Captain Dar said nothing as he read what was on the tablet. Sura watched him closely, not daring to make eye contact with Jayce. She’d felt uncomfortable around him from the start, and though it had taken much in the way of private insistence with the captain, she was only too happy to see the merc cut from the crew. The others that replaced him might not be that much better, but there was a difference between killing for pay and killing for pleasure, and she knew Jayce was the sort of man who relished both.
Suddenly, Dar’s expression darkened, and he sighed deeply as he set the tablet on the table and slowly, deliberately, pushed it over to Sura.
“Before anything else is said, Jayce, give her a moment to read,” growled Dar in a voice that broached no argument. “She must know what is at stake.”

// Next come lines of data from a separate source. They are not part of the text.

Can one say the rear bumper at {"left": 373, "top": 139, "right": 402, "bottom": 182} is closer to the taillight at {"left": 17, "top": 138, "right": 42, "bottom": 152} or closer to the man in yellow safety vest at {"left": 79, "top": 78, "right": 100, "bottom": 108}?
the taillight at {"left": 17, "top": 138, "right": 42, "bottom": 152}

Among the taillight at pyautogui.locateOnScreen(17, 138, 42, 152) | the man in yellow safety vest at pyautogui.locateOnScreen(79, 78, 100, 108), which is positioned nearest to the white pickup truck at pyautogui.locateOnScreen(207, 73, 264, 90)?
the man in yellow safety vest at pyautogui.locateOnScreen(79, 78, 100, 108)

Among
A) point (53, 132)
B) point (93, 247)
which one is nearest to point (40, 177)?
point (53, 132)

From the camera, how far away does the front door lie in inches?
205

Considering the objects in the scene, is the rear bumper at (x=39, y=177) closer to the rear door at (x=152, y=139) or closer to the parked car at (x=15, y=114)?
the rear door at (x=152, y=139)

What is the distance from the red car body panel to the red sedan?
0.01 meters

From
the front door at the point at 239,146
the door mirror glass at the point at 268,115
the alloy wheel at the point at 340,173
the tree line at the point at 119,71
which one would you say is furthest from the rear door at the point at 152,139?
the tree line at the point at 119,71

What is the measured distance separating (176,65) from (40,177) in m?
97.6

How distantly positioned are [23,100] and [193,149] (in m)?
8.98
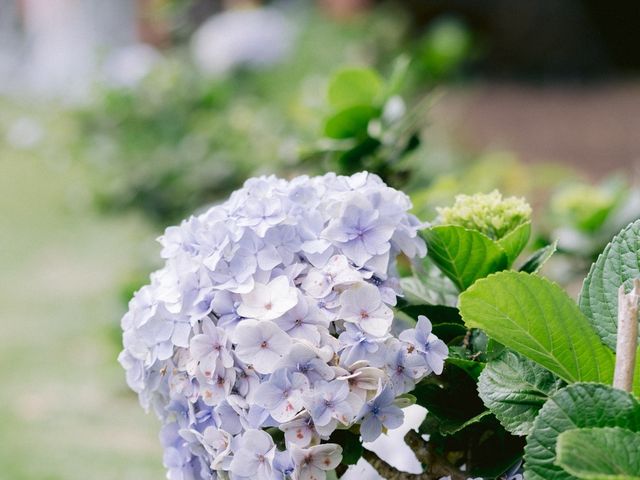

Jayce simply kept smiling, and as Sura picked up the tablet. She almost felt like he was more excited for her to read than the captain. It was an acquisition order, a request for the forcible recovery of a human asset, issued by Grotto Corporation. However, it was not an internal order, instead, it was being openly offered to any recovery element of sufficient capacity to apprehend, detain, and transport the asset. So Jayce was on Dagda as a bounty hunter, and why he would be coming at them in such a threatening manner was beyond her.
Then she read the name of the human asset.
Samuel Hyst.
“That’s right, pretty eyes,” snarled Jayce, and just as Sura reached into her duster and put her hand round the grip of her pistol she found the muzzle of Jayce’s weapon pressed painfully under her ribs. “Easy now. Don’t think I won’t drop you right here, bitch. Sammy has a wife and a son, I only need one of you to make this go my way.”
“Sura, please,” said Dar, his eyes pleading as he held his hand flat against the table, palm up, “He won’t do anything we don’t make him do. Let’s be reasonable.”
“What?” asked Sura, not moving her hand away from her pistol, though remaining still in spite of the fact that Jayce kept pressing the pistol harder into her side.
“Ain’t it obvious?” cooed Jayce as he leaned in closer to Sura but kept his eyes on Dar, his breath sending prickles up her spine as he spoke. “Your Reaper goes without a fuss and his family doesn’t have to die.”
Everyone was silent, the captain staring daggers at Jayce and Sura doing her best not to make eye contact with anyone. A storm raged in her mind. She didn’t trust herself not to spring into action if she met the gaze of Orion or Dar. The captain broke the silence after a moment’s pause.
“Jayce, this can be done without blood. If a low rent merc like you is holding a Grotto acquisition order then that means you have a sponsor who brokered the lead, so your cut is already reduced, no sense in risking any more of what’s left,” said the captain, which got a sharp intake of air from Sura even as his statement seemed to visibly ease Jayce.
“Then we have an understanding,” smiled the mercenary turned bounty hunter.
“If it’s not you then someone else will come along,” sighed Dar, his cold expression now turned to fatigue.
Sura locked eyes with the captain. “Just like that?” she rasped through gritted teeth, her blood boiling.
“He’s right, you know. That’s an acquisition order from one of the Grotto Anointed. It came through about a week ago. You’ll have every bounty hunter and enforcer in mapped space looking for him, and for a reward that big they’ll never stop,” Jayce explained matter-of-factly, in syrupy tones, as he slid a blade from his hip and held it in reverse against his forearm before putting his arm on the table, hiding the knife from sight but making sure that Sura and the captain knew it was there. “So why don’t you drop the hard cargo and fly away with no worries. You and the captain here can cut through all that sexual tension once and for all.”